Saygı duyulan uyumlu çalışma arkadaşları bir çok çalışanın işe devamlılığı için gerekli olan temel taşlardır. Yapılan araştırmalara göre, kurum içerisinde çok yakın olduğu bir arkadaşının işten ayrılması kendisinin de aynı şekilde düşüncelerle yeni iş aramasını cazip hale getirmeye başlamıştır. Çalışan, yakın iş arkadaşının işten ayrılma nedenlerini düşündüğünde, kuruma olan bağlılığı zedelenecek ve kendini güvensiz hissedecektir. Ayrıca sosyal anlamda düştüğü boşluk yeniden aynı şekilde yakın arkadaş edinme için göstereceği çaba ve başka bir sosyal çevrenin içine girmenin yarattığı korku kendini kurumda yalnız hissetmesine ve bağlılığının azalmasına neden olacaktır.
Ve elbetteki son olarak, çalışanın ilgi alanlarına hitap eden, bir işte çalışması kendini anlamlandırma açısından önem kazanmaktadır. Bir insanın en önemli ve doyurma ihtiyacı en yüksek duygularından biridir tatmin. Ve çalışan yaptığı işte tatmin olduğu sürece, kuruma olan bağlılığı da aynı oranda artacaktır.

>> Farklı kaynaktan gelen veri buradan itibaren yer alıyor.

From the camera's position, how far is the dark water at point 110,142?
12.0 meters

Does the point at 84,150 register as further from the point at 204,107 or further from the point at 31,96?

Etkin bir çalışan bağlılığı arayan kuruluşlar, kıyafet serbestisi veya sosyal hakların genişliği ile bunu elde edemezler. Gerçek bir çalışan bağlılığı elde etmek isteyen kurumlar, gerçek bir değişime de hazır olmalıdırlar. İş planları, organizasyon yapısı, çalışma ortamları ve hatta üst düzeyde yapılacak köklü değişikliklere bile hazır olunmalıdır. Bu konularda değişim kaçınılmazdır.
Kurum bu köklü değişimleri sağlayamayacaksa, çalışan bağlılığı konusunda çok yol kat edemeyeceği aşikardır. Temelden değiştirecek değişimlerden kaçınan kurumlar aynı sorunlarla tekrar tekrar boğuşmak zorunda kalacaktır.